Comments: None received. Decision: Approved. No instrument of
equivalent scientific value to the foreign instruments described below,
for such purposes as each is intended to be used, is being manufactured
in the United States.
Docket Number: 97-036. Applicant: University of Illinois at Urbana-
Champaign, Urbana, IL 61801. Instrument: Thermal Analysis Mass
Spectrometer, Model STA 409. Manufacturer: Netzsch, Germany. Intended
Use: See notice at 62 FR 27722, May 21, 1997. Reasons: The foreign
instrument provides a mass spectrometer which allows simultaneous
thermal characterizations of materials from room temperature to
2000 deg.C by thermogravimetry, differential thermal analysis,
differential
[[Page 38068]]
scanning calorimetry and evolved gas analysis. Advice received from:
U.S. Navy, David Taylor Model Basin, July 2, 1997.
Docket Number: 97-037. Applicant: University of Illinois at Urbana-
Champaign, Urbana, IL 61801. Instrument: UHV Evaporators, Models EFM3
and EFM4. Manufacturer: Focus GmbH, Germany. Intended Use: See notice
at 62 FR 27237, May 19, 1997. Reasons: The foreign instrument provides:
(1) Operation as either an electron beam evaporator or as an effusion
cell evaporator, (2) high temperature operation (to 2000 deg.C) for
elements such as tantalum, (3) a beam monitor to provide stable
emission and (4) water cooling of the source inside the vacuum. Advice
received from: National Science Foundation, Center for Interfacial
Engineering, July 2, 1997.
The U.S. Navy and the National Science Foundation advise that (1)
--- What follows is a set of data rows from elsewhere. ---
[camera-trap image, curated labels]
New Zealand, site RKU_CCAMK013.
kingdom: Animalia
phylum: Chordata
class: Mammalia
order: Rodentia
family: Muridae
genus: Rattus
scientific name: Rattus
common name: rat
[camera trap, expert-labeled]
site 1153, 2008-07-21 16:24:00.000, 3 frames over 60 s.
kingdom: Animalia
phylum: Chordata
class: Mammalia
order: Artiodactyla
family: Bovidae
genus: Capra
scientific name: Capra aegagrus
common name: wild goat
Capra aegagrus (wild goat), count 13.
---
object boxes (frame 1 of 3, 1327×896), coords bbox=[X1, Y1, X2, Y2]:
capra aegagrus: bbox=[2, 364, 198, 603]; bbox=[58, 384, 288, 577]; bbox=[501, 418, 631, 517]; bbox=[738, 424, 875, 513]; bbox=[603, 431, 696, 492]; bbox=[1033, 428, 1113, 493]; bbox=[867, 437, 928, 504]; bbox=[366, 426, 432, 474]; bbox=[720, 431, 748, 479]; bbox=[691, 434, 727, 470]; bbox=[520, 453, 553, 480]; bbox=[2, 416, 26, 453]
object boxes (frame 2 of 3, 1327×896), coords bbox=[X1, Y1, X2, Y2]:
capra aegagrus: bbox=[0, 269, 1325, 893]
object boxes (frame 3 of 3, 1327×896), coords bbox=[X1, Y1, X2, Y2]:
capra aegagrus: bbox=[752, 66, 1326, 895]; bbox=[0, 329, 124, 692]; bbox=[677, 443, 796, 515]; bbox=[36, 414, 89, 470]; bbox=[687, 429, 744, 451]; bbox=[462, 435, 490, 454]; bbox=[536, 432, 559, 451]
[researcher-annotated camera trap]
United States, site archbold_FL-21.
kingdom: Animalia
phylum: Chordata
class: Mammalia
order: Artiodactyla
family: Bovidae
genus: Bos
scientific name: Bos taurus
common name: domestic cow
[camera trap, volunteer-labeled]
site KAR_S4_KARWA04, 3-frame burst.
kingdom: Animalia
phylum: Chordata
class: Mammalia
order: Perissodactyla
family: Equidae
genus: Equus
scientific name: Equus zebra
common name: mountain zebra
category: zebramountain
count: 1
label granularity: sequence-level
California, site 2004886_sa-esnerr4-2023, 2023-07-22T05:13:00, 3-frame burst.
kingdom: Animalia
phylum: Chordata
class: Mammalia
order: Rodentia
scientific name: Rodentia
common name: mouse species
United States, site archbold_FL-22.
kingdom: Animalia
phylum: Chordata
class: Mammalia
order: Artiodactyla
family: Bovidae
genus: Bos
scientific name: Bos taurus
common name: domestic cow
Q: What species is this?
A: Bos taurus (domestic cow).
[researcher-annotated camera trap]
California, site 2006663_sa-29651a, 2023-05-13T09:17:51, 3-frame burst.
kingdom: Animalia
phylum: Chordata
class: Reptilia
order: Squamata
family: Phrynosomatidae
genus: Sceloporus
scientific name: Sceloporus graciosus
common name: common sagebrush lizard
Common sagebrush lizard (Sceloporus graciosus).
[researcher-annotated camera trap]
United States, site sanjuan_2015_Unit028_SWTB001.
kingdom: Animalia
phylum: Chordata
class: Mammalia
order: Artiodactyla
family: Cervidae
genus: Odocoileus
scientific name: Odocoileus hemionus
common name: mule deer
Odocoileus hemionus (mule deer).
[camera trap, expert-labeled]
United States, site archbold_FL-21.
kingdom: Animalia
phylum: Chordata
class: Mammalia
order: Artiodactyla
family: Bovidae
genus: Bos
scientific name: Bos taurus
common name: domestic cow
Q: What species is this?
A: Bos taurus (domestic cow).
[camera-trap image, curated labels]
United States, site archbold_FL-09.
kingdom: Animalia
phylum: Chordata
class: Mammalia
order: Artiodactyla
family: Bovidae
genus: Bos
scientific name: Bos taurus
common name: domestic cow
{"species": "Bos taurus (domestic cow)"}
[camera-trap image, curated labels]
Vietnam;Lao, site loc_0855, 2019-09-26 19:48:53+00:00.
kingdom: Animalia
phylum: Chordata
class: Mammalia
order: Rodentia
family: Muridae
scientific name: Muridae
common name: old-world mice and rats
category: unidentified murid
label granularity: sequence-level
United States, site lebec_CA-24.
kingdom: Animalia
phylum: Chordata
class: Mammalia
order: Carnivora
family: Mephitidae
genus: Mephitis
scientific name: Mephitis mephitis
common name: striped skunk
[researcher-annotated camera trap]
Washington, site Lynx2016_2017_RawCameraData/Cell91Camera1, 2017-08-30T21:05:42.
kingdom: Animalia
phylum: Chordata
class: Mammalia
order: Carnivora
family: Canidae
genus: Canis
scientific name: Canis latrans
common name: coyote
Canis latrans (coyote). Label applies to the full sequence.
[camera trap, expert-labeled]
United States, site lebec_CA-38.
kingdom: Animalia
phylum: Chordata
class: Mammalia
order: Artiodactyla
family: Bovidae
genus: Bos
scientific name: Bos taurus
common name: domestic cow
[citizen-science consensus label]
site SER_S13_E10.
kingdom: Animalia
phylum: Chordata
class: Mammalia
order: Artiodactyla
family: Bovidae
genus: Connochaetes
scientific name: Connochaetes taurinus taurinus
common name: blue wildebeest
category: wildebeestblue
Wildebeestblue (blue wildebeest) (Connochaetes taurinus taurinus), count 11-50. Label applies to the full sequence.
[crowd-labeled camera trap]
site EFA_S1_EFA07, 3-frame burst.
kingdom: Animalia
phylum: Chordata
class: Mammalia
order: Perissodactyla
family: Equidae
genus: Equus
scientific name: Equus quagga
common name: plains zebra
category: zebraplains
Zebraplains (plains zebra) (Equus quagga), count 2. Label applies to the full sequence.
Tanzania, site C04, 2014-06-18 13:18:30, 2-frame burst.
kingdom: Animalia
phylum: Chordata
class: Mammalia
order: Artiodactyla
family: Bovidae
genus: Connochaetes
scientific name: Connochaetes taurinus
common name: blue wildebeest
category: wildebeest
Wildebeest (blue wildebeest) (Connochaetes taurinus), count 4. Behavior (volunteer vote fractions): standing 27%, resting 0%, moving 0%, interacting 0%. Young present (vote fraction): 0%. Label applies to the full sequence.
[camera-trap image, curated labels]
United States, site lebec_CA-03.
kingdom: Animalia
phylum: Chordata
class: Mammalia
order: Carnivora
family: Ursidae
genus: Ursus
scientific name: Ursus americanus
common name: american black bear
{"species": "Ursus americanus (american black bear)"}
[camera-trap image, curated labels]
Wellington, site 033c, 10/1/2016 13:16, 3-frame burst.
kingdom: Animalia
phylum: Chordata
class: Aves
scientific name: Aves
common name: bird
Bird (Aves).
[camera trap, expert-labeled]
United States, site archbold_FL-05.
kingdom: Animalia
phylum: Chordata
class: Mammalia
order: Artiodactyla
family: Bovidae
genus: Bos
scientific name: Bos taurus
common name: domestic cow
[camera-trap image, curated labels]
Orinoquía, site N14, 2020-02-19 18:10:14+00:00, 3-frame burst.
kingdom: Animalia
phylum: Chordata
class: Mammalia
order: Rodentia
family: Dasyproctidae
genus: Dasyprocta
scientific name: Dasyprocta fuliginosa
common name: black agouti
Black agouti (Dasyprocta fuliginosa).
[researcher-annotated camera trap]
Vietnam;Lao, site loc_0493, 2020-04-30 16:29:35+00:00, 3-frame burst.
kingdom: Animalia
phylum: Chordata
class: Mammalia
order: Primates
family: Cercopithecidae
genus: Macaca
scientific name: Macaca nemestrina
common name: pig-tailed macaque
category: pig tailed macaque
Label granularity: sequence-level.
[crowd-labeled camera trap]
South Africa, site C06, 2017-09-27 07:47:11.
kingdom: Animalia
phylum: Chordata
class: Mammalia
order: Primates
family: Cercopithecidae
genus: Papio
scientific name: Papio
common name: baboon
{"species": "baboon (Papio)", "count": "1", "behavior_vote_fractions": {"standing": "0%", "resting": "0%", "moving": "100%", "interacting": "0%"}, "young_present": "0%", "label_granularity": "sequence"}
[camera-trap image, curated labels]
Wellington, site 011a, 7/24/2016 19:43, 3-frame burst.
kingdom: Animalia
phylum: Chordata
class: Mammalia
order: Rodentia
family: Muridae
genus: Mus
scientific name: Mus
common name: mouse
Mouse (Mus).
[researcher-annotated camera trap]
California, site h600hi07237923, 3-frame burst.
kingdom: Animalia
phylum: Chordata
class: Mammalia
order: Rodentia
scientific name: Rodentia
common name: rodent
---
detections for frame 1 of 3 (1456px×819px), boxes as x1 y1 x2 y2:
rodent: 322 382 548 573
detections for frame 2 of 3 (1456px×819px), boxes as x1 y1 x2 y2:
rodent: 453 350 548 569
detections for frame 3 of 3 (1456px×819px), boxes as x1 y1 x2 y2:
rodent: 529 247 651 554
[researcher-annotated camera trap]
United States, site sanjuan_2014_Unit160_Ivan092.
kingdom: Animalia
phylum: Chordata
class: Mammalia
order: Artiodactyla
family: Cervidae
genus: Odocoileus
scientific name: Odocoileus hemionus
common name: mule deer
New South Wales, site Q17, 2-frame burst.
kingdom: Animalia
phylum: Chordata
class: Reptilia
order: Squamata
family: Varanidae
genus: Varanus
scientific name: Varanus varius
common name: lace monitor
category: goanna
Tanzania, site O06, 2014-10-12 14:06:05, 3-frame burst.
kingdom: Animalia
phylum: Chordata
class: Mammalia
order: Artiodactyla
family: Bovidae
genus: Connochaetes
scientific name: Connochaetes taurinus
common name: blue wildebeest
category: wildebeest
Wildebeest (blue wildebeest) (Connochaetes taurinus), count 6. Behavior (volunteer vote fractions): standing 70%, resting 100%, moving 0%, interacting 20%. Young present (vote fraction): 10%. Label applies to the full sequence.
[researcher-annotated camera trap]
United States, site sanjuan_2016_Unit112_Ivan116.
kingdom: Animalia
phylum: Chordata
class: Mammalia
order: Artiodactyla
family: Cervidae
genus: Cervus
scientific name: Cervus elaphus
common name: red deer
the capabilities of each of the foreign instruments described above are
pertinent to each applicant's intended purpose and (2) they know of no
domestic instrument or apparatus of equivalent scientific value for the
intended use of each instrument.
We know of no other instrument or apparatus being manufactured in
the United States which is of equivalent scientific value to either of
the foreign instruments.
Frank W. Creel,
Director, Statutory Import Programs Staff.